## SOURCE EXTRACT
——

The income that cow-calf producers work so hard to earn is ultimately based on the weaning weights of their calves.
Dr. Liesel Schneider and Dr. David Smith of Mississippi State University’s College of Veterinary Medicine recently presented interesting information about weaning weights at the International Society of Veterinary Epidemiology and Economics conference.
The effect of illness in the calf has been known to have detrimental effects on eventual weaning weights.
An older study published in 1994 by Dr. T. Wittum demonstrated that calves that were sick at some time between birth and weaning tended to have a lower weaning weight by almost 16 kilograms.
Wittum’s research showed that calves that suffered from problems around birth such as mothering difficulties weighed 24.4 kg less at weaning, calves that suffered from respiratory disease weighed 16.5 kg less and calves that had experienced a case of diarrhea weighed 10.7 kg less than healthy calves.
Other research has also shown that cases of diarrhea and other diseases can reduce weaning weights.
Schneider and Smith set out to examine this question once more but also to evaluate in more detail how the timing of disease in calves can affect weaning weights.
They evaluated records from the U.S. Department of Agriculture’s Meat Animal Research Center (MARC) in Clay Center, Nebraska, over a 14 year period. The database comprised almost 15,000 individual beef calf records.
They found that seven percent of the calves had an episode of respiratory disease, four percent had an eye infection, two percent were diagnosed with lameness and another two percent with diarrhea.
The researchers examined three time periods for disease to occur:
- Early period — zero-60 days.
- Middle period — 61-120 days.
- Late period — 121 days until weaning.
The calves were weaned at an average of 185 days of age.
As in previous studies, this research also demonstrated that calves that suffer from a disease tend to be lighter at weaning than calves that don’t get sick.

——

## AVAILABLE DATA
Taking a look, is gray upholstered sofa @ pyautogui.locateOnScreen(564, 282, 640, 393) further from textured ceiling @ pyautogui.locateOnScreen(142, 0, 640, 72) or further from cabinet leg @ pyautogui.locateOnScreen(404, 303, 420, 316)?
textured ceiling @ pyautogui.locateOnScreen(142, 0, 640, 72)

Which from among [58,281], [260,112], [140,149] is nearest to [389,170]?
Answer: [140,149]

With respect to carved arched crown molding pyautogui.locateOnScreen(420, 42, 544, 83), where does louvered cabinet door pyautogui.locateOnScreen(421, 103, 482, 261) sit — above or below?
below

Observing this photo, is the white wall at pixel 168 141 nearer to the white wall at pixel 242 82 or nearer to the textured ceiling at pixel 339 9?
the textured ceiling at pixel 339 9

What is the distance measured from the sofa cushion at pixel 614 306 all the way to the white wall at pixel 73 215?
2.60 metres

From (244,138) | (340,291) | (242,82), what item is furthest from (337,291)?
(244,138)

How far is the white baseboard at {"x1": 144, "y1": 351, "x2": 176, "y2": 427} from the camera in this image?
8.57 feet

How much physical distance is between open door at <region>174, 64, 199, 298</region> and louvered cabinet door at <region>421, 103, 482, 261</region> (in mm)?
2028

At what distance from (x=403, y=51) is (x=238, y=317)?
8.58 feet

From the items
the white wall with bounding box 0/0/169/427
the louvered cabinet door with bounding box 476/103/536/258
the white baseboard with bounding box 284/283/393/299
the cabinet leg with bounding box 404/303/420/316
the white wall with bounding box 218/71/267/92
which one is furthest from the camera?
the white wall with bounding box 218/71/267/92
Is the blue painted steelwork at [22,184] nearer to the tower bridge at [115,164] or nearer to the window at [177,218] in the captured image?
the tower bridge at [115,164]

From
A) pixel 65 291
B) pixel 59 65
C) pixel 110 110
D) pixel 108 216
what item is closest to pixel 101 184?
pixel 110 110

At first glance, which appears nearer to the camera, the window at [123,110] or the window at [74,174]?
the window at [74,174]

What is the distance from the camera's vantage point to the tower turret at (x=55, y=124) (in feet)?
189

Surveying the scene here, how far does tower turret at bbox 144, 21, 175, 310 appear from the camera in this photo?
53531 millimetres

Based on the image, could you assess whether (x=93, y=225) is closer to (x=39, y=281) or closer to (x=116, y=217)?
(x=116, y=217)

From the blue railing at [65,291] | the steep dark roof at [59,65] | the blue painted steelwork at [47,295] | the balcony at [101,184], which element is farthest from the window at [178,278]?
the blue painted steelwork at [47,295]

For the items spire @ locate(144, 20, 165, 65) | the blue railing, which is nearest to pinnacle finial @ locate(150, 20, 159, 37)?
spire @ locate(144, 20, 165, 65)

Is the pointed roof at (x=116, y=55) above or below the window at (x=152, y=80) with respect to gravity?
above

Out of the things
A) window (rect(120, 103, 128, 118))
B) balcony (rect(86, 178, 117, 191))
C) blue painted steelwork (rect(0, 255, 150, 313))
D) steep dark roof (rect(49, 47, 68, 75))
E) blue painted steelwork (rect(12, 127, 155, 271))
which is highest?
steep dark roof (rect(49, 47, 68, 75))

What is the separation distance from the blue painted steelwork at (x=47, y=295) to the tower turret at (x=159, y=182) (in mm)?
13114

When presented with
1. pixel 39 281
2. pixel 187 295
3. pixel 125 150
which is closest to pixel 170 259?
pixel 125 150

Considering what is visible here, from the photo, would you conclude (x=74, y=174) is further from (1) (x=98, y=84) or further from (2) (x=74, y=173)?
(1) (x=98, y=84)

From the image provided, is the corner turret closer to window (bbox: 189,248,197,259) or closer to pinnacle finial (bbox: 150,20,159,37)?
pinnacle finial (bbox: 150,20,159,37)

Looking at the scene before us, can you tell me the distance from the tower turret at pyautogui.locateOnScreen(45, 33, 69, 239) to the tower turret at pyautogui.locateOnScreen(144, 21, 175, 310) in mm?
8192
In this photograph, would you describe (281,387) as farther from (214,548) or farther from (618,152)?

——

## REQUIREMENT 1
List every health problem the calf weaning weight article reports among the calves in the Meat Animal Research Center records, with the percentage of calves affected.
## REQUIREMENT 2
According to the calf weaning weight article, at what average age were the calves weaned?
## REQUIREMENT 3
Please rewrite the paragraph of the calf weaning weight article that begins "Wittum's research showed" as a bulleted list, keeping its figures.

## EXERCISE OUTPUT 1
- Respiratory disease: seven percent
- Eye infection: four percent
- Lameness: two percent
- Diarrhea: two percent

## EXERCISE OUTPUT 2
At an average of 185 days of age.

## EXERCISE OUTPUT 3
Compared with healthy calves, Wittum's research found these weaning weight losses:
- Problems around birth, such as mothering difficulties: 24.4 kg less
- Respiratory disease: 16.5 kg less
- A case of diarrhea: 10.7 kg less